About Elizabeth Chace (Buffum)
Elizabeth Buffum Chace (1806–1899) was an influential American activist in the Anti-Slavery, Women's Rights, and Prison Reform Movements of the mid-to-late 19th century.
Birth and early life
Elizabeth Buffum Chace was born Elizabeth Buffum in Smithfield, Rhode Island on December 9, 1806, to Arnold Buffum and Rebecca Gould, the Buffum and Gould families were some of the oldest families in New England. A birthright Quaker, Elizabeth Buffum grew up in a household that was anti-slavery, her father Arnold holding strong beliefs in that regard.
Marriage and early activities
On April 4, 1828, Buffum married Samuel Buffington Chace, also a birthright Quaker of an ancient New England family. It was after her marriage to Samuel that Elizabeth began to become truly influential in the anti-slavery movement. Although Samuel was not as outspoken as his wife, he shared her beliefs and together, they opened their home in Valley Falls, Rhode Island as a Station on the Underground Railroad, at great personal risk, to runaway slaves helping them escape to Canada.
Elizabeth had 10 children with Samuel.
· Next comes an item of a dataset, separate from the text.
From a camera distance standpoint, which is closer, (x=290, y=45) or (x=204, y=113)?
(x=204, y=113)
The first five died in childhood to diseases which ravaged the families of that time.
The Civil War Years
With the outbreak of the American Civil War in 1861, the Chaces continued their striving for the outlaw of slavery and although firmly supportive of the Union cause, were disappointed that Abraham Lincoln did not move immediately to abolish slavery. Elizabeth Buffum Chace met and corresponded regularly with many of the most significant Anti-Slavery figures of that time; she associated personally with William Lloyd Garrison, Frederick Douglass, and William Wells Brown, and hosted them frequently at her home.
As an illustration of just how dedicated to and involved in the anti-slavery movement the Buffum family were, while John Brown was being held in Virginia after his actions at Harpers Ferry and right prior to being hanged, Elizabeth's sister Rebecca Buffum and her son Edward journeyed to Virginia from Rhode Island specifically to visit with Brown in his cell. They requested and received special permission from the Virginia authorities to do so thinking that they could "minister" to John Brown. By their own account of the visits, John Brown welcomed them openly.
In her later life, Elizabeth continued to advocate for the political rights for women and for prison and workplace reform.
Conscience of Rhode Island
In 2001, Rhode Island Secretary of State, Edward S. Inman III selected Elizabeth Buffum Chace out of a field of 36 nominees including Anne Hutchinson and Christiana Carteaux Bannister, to be singularly honored with a bronze bust in the Rhode Island State House as "The Conscience of Rhode Island" for her tireless championing of the rights of the less fortunate.
Influence of the family
Samuel's and Elizabeth's progeny played large roles in higher education in the 20th century. Their son, Arnold Buffum Chace, became the Chancellor of Brown University and a renowned mathematician associated with the Rhind Papyrus. Their daughter, Lillie Buffum Chace Wyman, became an author publishing several books and writing regularly for such magazines as The Atlantic Monthly in addition to being a tireless social reformer. And, their grandchildren Richard Chace Tolman and Edward Chace Tolman both became Professors of renown. Richard played a crucial role as Scientific Liaison for the United States Army on the Manhattan Project, and Edward, a pioneer in Behaviorism, successfully sued the University of California, Berkley for firing him for refusing to sign the infamous Loyalty Oath of the 1950s during the McCarthy Era. Samuel's and Elizabeth's grandson, Malcolm Greene Chace, was a US Collegiate Tennis Champion.
Influence on the Foundation of the Rhode Island State Home and School
Buffum was one of the largest impetuses in the Foundation of the Rhode Island State Home and School in 1885.